薬を入れる気だ。 こいつの事、どんな薬か分からない。
過去の仲間も何人かそれによって、自ら廃人へと変貌していったのを俺は目の当たりしていた。 だから薬だけは手をださなかったのに。
それだからか、知らずに、俺は口を開き、懇願していた。
「っ、、や、めてくれ、、、」
俺の言葉は、当然無視され、神林は、そのまま俺の尻にカプセルを突っ込んだ。
「っ、、」
「ごめんね、こんな傷つけるつもりなかったんだけどね、君、うるさいんだもん、あ、持田もういいよ」
「あぁ」
持田の拘束から開放された俺は、床に倒れる。 力なく、床に這い、脚の痛みと尻の違和感を感じてた。

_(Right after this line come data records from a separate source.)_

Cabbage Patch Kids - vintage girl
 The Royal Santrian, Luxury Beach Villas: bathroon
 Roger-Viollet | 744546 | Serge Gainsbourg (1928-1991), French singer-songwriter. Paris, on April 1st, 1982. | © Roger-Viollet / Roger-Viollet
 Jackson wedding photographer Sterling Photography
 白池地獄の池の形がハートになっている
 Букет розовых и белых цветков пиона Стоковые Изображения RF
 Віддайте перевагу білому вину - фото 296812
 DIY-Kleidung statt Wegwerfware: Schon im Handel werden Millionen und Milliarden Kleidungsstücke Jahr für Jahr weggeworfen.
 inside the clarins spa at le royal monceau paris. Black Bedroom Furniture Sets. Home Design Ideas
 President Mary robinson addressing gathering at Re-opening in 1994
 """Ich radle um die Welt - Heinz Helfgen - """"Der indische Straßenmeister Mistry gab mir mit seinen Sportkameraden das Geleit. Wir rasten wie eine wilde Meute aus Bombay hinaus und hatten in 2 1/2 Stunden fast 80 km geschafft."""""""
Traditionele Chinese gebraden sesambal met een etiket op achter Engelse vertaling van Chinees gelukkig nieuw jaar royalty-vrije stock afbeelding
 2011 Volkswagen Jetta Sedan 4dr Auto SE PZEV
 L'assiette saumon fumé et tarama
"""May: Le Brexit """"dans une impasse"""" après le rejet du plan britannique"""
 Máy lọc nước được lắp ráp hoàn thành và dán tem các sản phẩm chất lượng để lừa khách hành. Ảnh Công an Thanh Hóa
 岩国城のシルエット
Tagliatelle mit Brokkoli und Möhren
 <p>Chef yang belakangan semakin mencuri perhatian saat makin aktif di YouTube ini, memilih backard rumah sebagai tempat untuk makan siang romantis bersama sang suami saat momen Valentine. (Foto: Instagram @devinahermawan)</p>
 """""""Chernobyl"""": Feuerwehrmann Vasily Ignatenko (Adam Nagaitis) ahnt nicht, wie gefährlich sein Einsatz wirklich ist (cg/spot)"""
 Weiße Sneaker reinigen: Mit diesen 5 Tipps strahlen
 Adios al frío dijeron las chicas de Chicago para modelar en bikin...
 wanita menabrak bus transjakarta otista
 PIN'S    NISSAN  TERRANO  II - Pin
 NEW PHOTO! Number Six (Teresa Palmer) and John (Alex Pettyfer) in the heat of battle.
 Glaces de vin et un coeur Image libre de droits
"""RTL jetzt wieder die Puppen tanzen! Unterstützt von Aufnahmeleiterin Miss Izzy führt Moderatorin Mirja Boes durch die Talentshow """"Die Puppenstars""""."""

「それね、FOXっていう薬でね、安心して、合法だから。それに、きっとその痛みも消してくれるよ。もう少ししたら効いてくるから、我慢してね」
神林は、にっこりと笑顔を俺に向け、立ち上がった。
合法もなにもあるか、常習性・危険性なんて、合法だろうが、非合法だろうが、同じだ。
何時もの俺なら、なにか、悪態をついている所だけど、生憎もう、しゃべる気力も失っていた。